それだけは変わらず、彼がずっと大切にしているもの。
じっと見つめるテオは、しばらく動きを止めていた。彼の目に浮かぶのは、嫉妬の色かもしれない。
戴冠式の後、仲間と共に敗走したリュイスは、ただあのペンダントだけを持って王宮を去った。
他には何も、持っていかなかった。
戦いを共にしていた剣も、手に入れたばかりでお気に入りだったはずの指輪も…自分の手で育てた、テオのことも。
彼は、全てを捨てて海賊になったのだ。
きゅっと唇を噛みしめたテオは、何度か頭を振る。
感傷に浸っている場合じゃない。
そのまま二歩、三歩と下がり、踵を返して扉に走った。施錠されているかどうかだけが不安だったが、試しにテオが扉の取っ手を掴んで回してみると、わずかに軋みながら動いているのがわかる。
鍵はかかっていない。
ほっとして力を込めたテオが、ゆっくり扉を開けた。
外の景色が見えた。
暗い色の海が、テオを迎えている。
脱出できることに安心し、頬を緩めた瞬間。半分ほど開いたはずの扉は、バンッ!と派手な音を立てて、再び閉ざされてしまった。
「どこへ行くつもりだ?テオ」
低い声。
テオの顔の横から伸びた指の長い手が、強く扉を押さえている。愕然として首を捻れば、にやにや笑っているリュイスの姿。

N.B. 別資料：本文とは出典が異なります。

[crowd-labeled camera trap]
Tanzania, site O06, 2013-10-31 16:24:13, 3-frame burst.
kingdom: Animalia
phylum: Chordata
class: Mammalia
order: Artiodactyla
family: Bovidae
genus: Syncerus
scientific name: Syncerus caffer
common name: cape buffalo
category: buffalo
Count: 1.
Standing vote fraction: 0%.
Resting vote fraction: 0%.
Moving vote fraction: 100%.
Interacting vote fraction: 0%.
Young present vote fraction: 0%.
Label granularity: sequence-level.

その表情を見て、テオは彼がとっくに起きていたのだと理解した。
「き、さま…」
「随分と艶めかしい格好だな。私だけでは物足りなくて、男漁りにでも出るのか?」
「ふざけるな!」
振り返って怒鳴るテオを見つめ、リュイスは余裕の窺える顔で肩を竦めている。
「ふざけてなどいないさ。どうせお前にはもう、戻る場所などないんだよ」
「うるさい!僕は帰るんだ!」
「聞き分けのない子だ。海賊の手に落ちた隊長を、誰が迎える」
「貴様になんかに何がわかる!…僕は必ず帰還する。陛下のもとへ戻ると約束したんだ」
「…………」
「僕だけは絶対にクリスティン様を裏切らない!絶対にだ!貴様とは違うっ」
テオがそう叫んだ途端、リュイスは視線を鋭くして、いきなりテオの頭を扉に叩き付けた。
「っ…!」
「学習しない奴だな。私の前でその名を出すな。虫唾が走る」
頬を扉に押し付けられたまま、テオはリュイスを見上げる。